Challenging but in a way that was, generally speaking, very healthy. Living with others and learning how to navigate compromise is hard. It’s actually great training for marriage — or any relationship! Personal growth is hard. It means learning things about yourself that you might not like or expect. Learning how policy and government affect people is also hard. It can be depressing, sad, difficult. But closing one’s eyes and staying away? I would argue that’s much worse.

A Different Trajectory

I’m in a very different place in my life today than I ever imagined I would be, in significant part because of my JV experience.
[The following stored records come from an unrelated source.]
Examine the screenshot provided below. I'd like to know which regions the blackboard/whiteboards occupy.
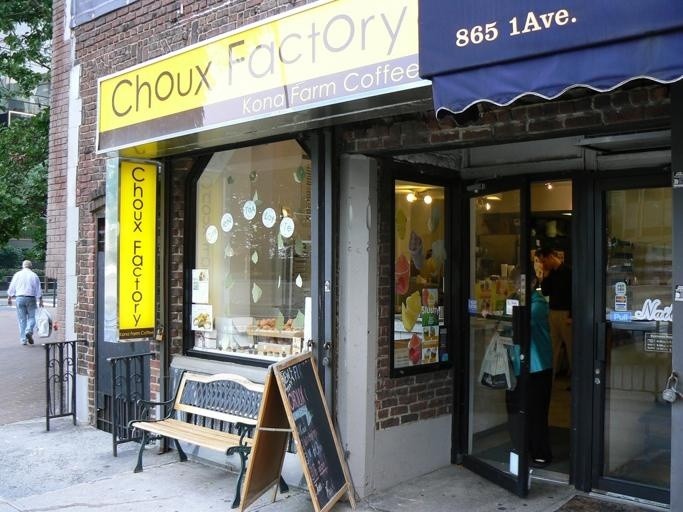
[275,352,348,511]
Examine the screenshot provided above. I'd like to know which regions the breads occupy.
[256,318,293,332]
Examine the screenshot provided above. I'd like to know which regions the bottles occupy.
[479,280,492,312]
[631,276,639,286]
[422,306,443,364]
[218,341,287,358]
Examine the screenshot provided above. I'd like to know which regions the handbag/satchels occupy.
[35,304,52,338]
[477,332,518,390]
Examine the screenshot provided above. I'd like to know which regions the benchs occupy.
[127,371,289,509]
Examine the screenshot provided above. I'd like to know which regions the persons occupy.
[5,260,44,345]
[495,265,555,467]
[532,247,573,391]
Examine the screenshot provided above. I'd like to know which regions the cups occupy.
[408,342,421,365]
[394,217,408,240]
[408,239,426,271]
[425,215,439,234]
[500,263,515,281]
[424,252,444,273]
[395,264,410,295]
[402,306,419,334]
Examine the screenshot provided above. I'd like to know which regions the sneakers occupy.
[21,333,35,345]
[530,456,552,469]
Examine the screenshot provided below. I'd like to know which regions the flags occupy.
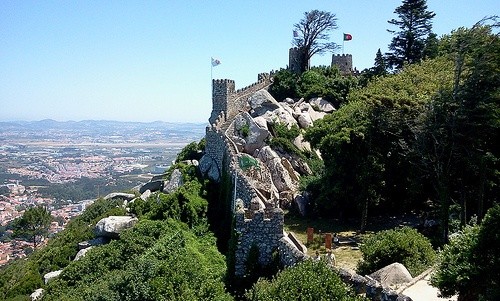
[212,57,223,67]
[344,34,352,41]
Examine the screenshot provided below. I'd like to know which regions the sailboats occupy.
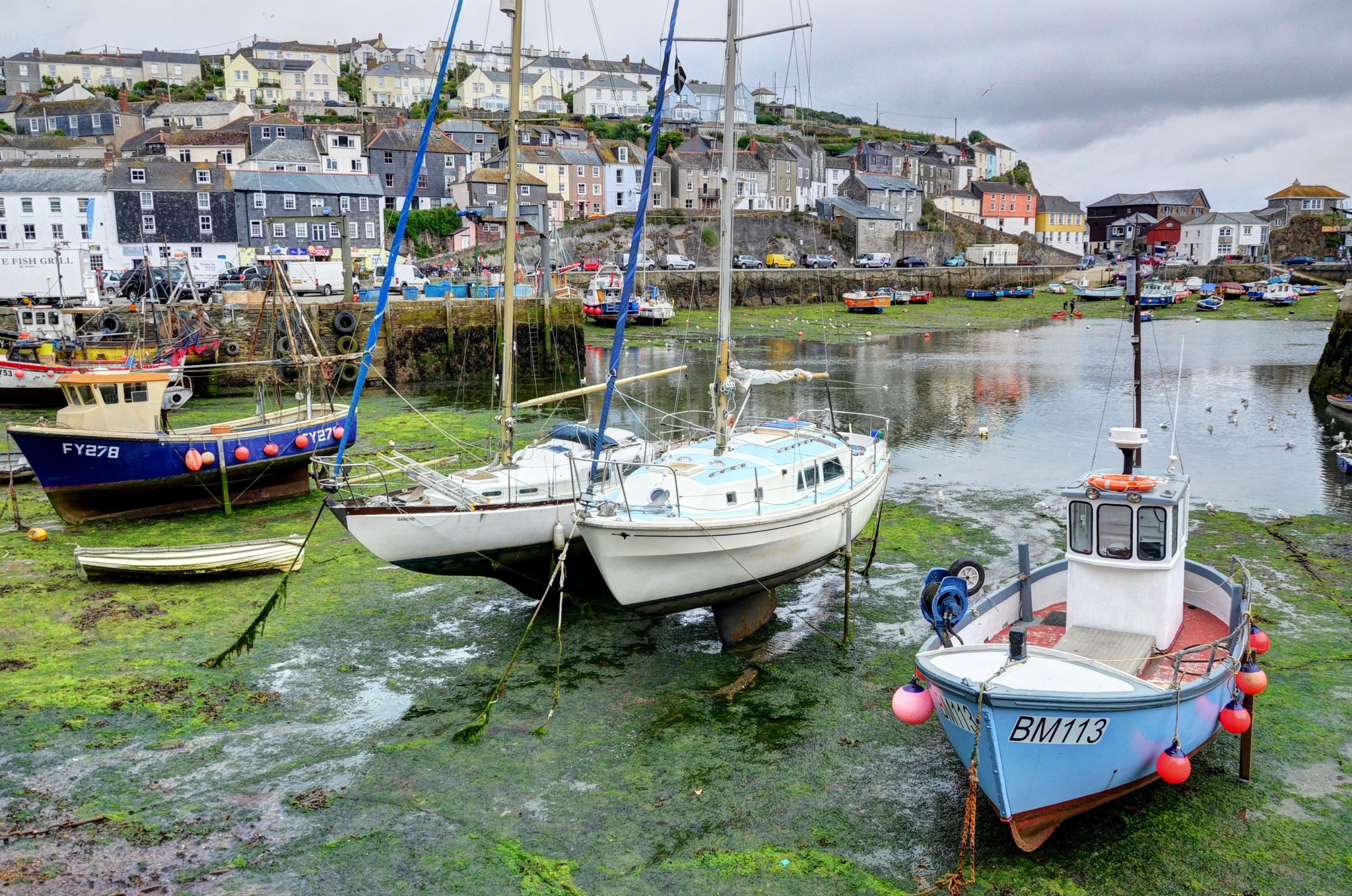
[0,0,892,615]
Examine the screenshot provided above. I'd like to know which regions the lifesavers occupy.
[1219,294,1224,299]
[276,336,299,355]
[334,311,356,334]
[33,305,52,309]
[336,335,358,355]
[617,280,619,287]
[1089,474,1157,491]
[915,287,918,290]
[98,313,124,334]
[276,314,300,335]
[478,256,483,263]
[514,268,523,280]
[649,301,652,306]
[17,336,37,339]
[672,299,674,306]
[226,342,240,355]
[340,363,358,383]
[858,286,861,290]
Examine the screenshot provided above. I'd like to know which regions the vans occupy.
[732,254,838,268]
[373,264,430,295]
[616,253,657,271]
[1076,255,1095,270]
[854,253,892,268]
[661,254,696,270]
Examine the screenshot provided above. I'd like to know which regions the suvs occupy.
[82,266,211,304]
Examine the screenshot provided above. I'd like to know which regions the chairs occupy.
[112,277,117,281]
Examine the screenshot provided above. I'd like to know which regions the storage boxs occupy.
[357,288,381,302]
[100,328,110,334]
[29,344,56,365]
[126,355,135,366]
[221,290,265,303]
[425,285,532,298]
[401,287,418,300]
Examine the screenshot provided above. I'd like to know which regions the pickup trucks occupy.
[218,262,276,291]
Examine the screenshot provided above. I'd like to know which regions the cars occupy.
[897,252,965,267]
[1281,256,1316,266]
[1099,249,1188,267]
[535,259,561,271]
[569,258,600,272]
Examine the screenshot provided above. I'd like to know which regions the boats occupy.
[1125,243,1344,323]
[1048,262,1154,299]
[963,267,1035,298]
[1051,310,1083,316]
[73,534,308,573]
[913,215,1251,852]
[1326,394,1352,473]
[841,266,933,308]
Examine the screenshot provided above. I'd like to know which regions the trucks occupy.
[0,247,91,305]
[288,261,361,295]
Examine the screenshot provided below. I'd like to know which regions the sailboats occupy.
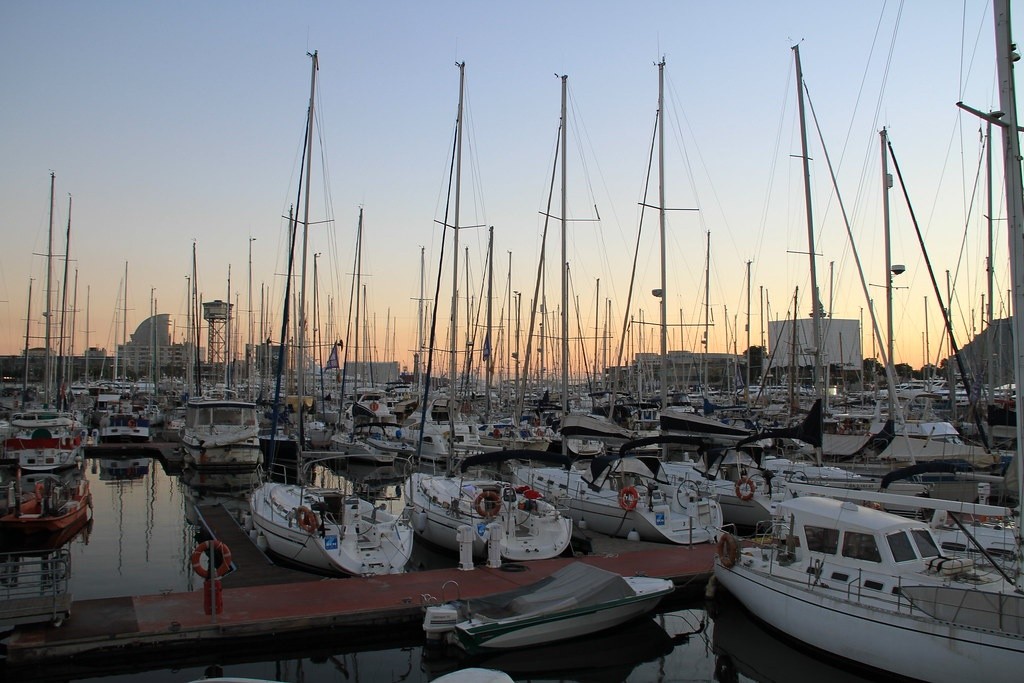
[0,0,1024,583]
I did go on to MIT to do a dual-degree master’s in aerospace engineering and public policy. But I had this even deeper interest in the importance of public policy to address social justice challenges. Long story short, while I was at MIT, new career opportunities came into my field of vision, including this world of strategy and management consulting for social-impact organizations.

Added Value

I served on the Jesuit Volunteer Corps national board for several years, and one of the other JVs on the board was a Goldman Sachs executive. He said, “When I’m hiring, this kind of experience is incredibly valuable and really sets applicants apart.” If I could do one thing to improve the U.S., it would be to have a mandatory year of service for everybody, where people are put in a place and with people who are different from them and where they come from. That lived experience — it’s phenomenal.

There is no better holistic opportunity to form yourself as a citizen of this country and this world as JVC offers.